JOB ITEM: Turn every line of the data below into a JSON list of strings, one string per line, skipping blank lines. Leave the pictures out of your answer.

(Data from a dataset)

________

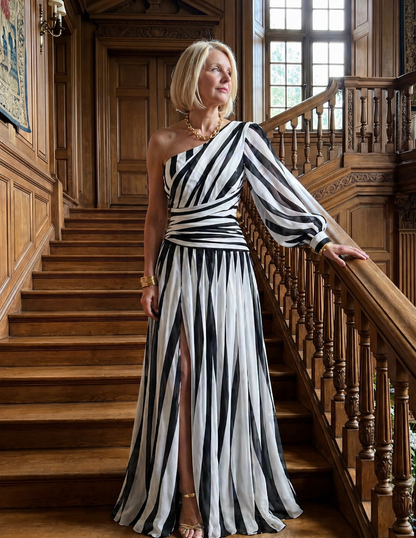 Grace & Annalee™ |Elegant Striped Maxi Dress with One Shoulder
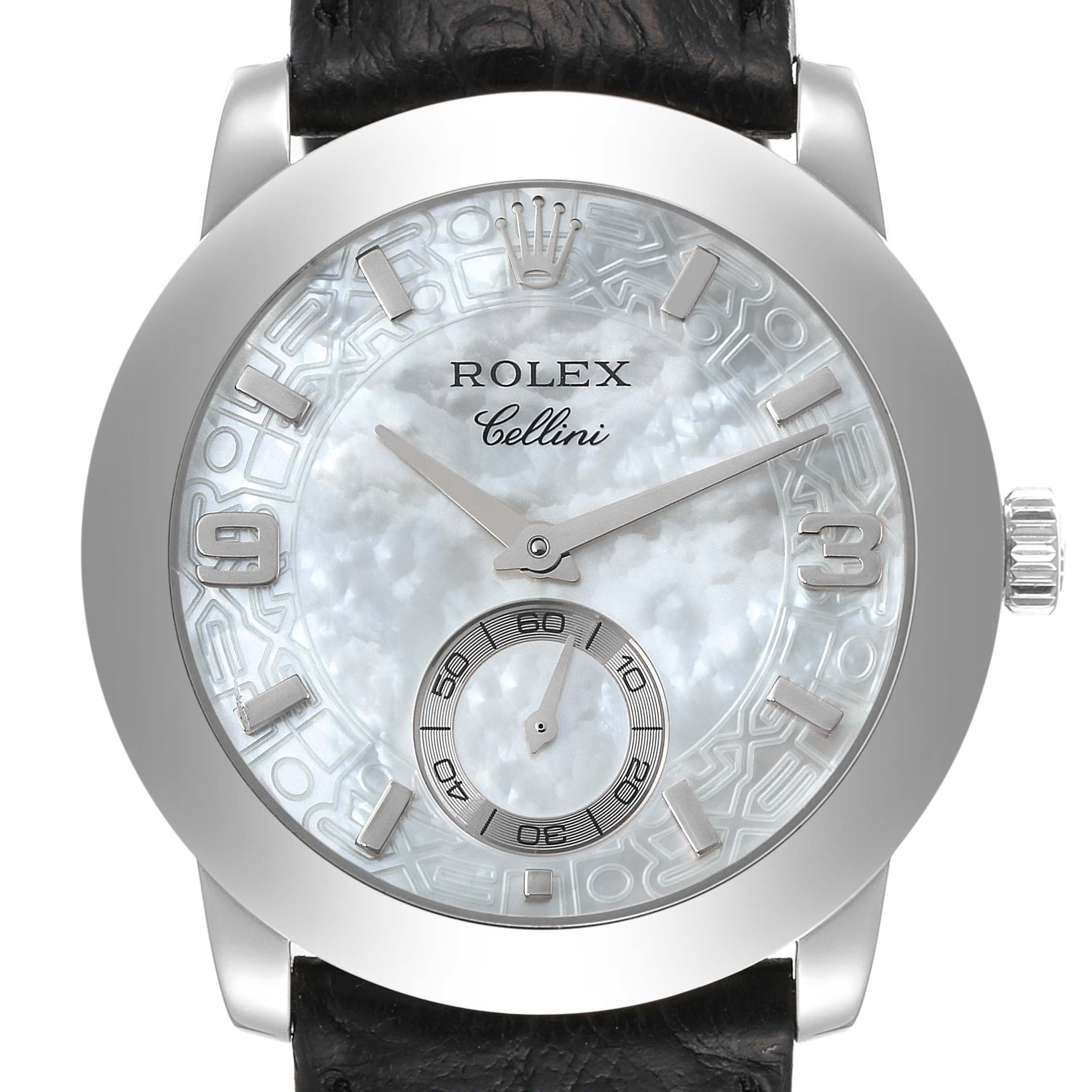The Rolex Cellini 5240 Men's Platinum Mother of Pearl Dial 5240 Men's Platinum Mother of Pearl Dial watch is shown from a front angle, highlighting its dial, hands, crown, and part of the leather strap.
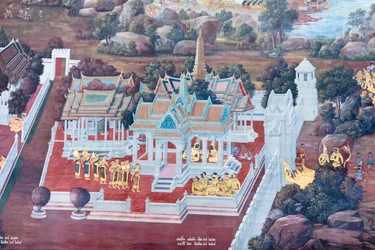 Vægmaleri, der viser scener fra Ramayana ved Wat Phra Kaeo, Royal Grand Palace, Bangkok, Thailand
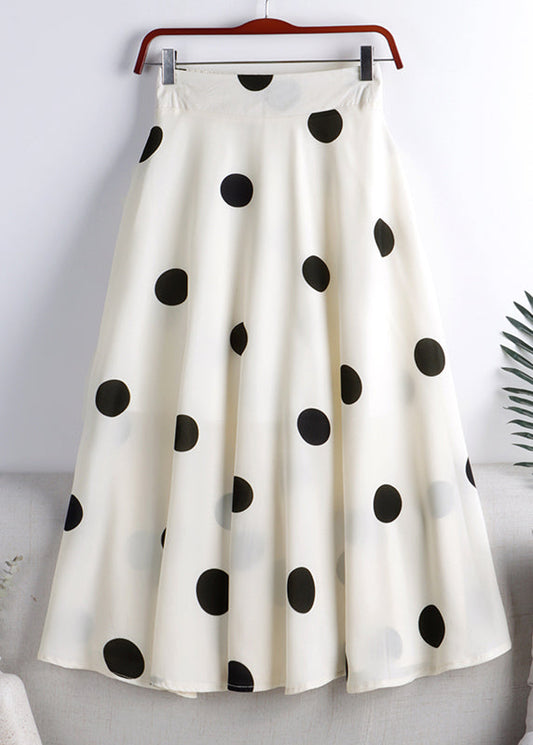 Apricot Dot High Waist Chiffon a Line Skirt Summer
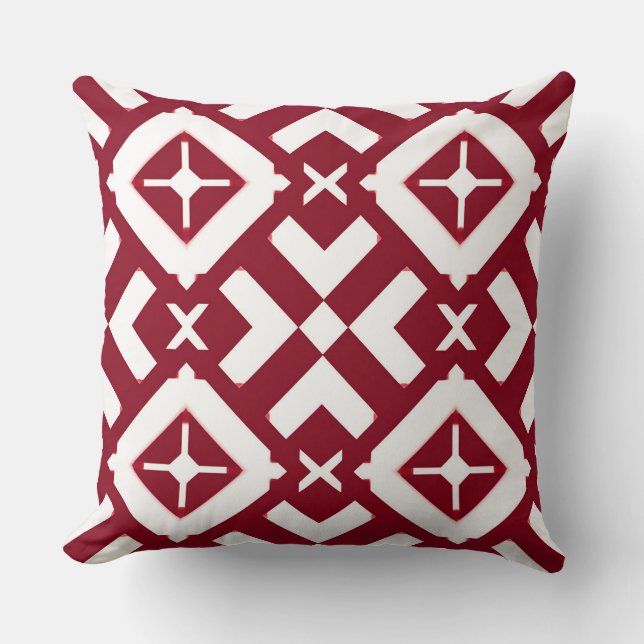 Abstract Red and White Geometric Pattern Throw Pillow (Front)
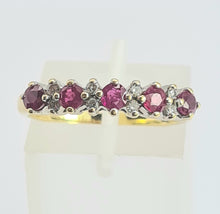 Load image into Gallery viewer, 1990: Vintage: 18ct Gold Rubies Diamonds Half-Eternity/Stacker Ring- picture perfect

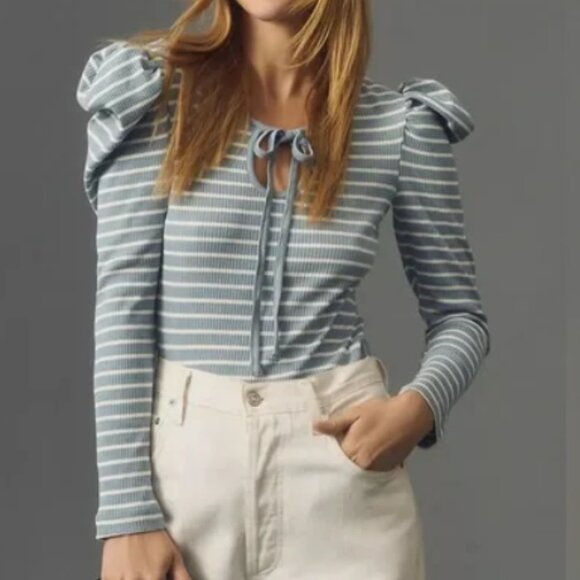 Anthropologie Tops - Anthropologie Striped Blue Dusk Preppy Top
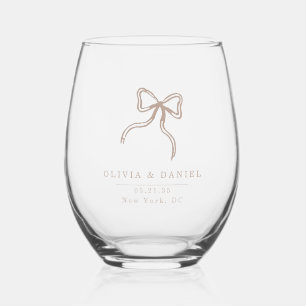 Elégant Bow Mariage beige faveur Verre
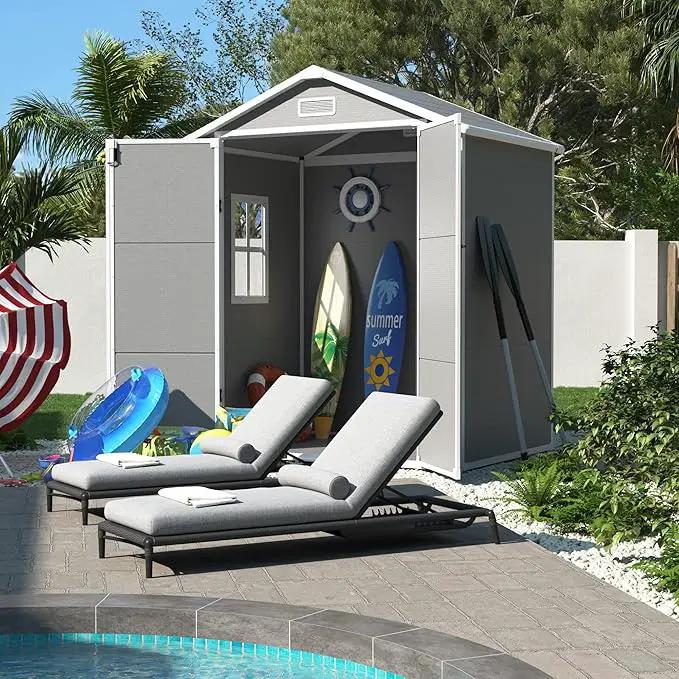 UDPATIO Outdoor Resin Storage Shed 6x4.5 FT, Plastic Garden Shed for Bike, Garbage Can, Tool, Outside Sheds with Lockable Door for Backyard, Patio, Lawn, Grey & White by GreenHaven Gardens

________

SOLUTION BELOW:
[
  " Grace & Annalee™ |Elegant Striped Maxi Dress with One Shoulder",
  "The Rolex Cellini 5240 Men's Platinum Mother of Pearl Dial 5240 Men's Platinum Mother of Pearl Dial watch is shown from a front angle, highlighting its dial, hands, crown, and part of the leather strap.",
  " Vægmaleri, der viser scener fra Ramayana ved Wat Phra Kaeo, Royal Grand Palace, Bangkok, Thailand",
  " Apricot Dot High Waist Chiffon a Line Skirt Summer",
  " Abstract Red and White Geometric Pattern Throw Pillow (Front)",
  " Load image into Gallery viewer, 1990: Vintage: 18ct Gold Rubies Diamonds Half-Eternity/Stacker Ring- picture perfect",
  " Anthropologie Tops - Anthropologie Striped Blue Dusk Preppy Top",
  " Elégant Bow Mariage beige faveur Verre",
  " UDPATIO Outdoor Resin Storage Shed 6x4.5 FT, Plastic Garden Shed for Bike, Garbage Can, Tool, Outside Sheds with Lockable Door for Backyard, Patio, Lawn, Grey & White by GreenHaven Gardens"
]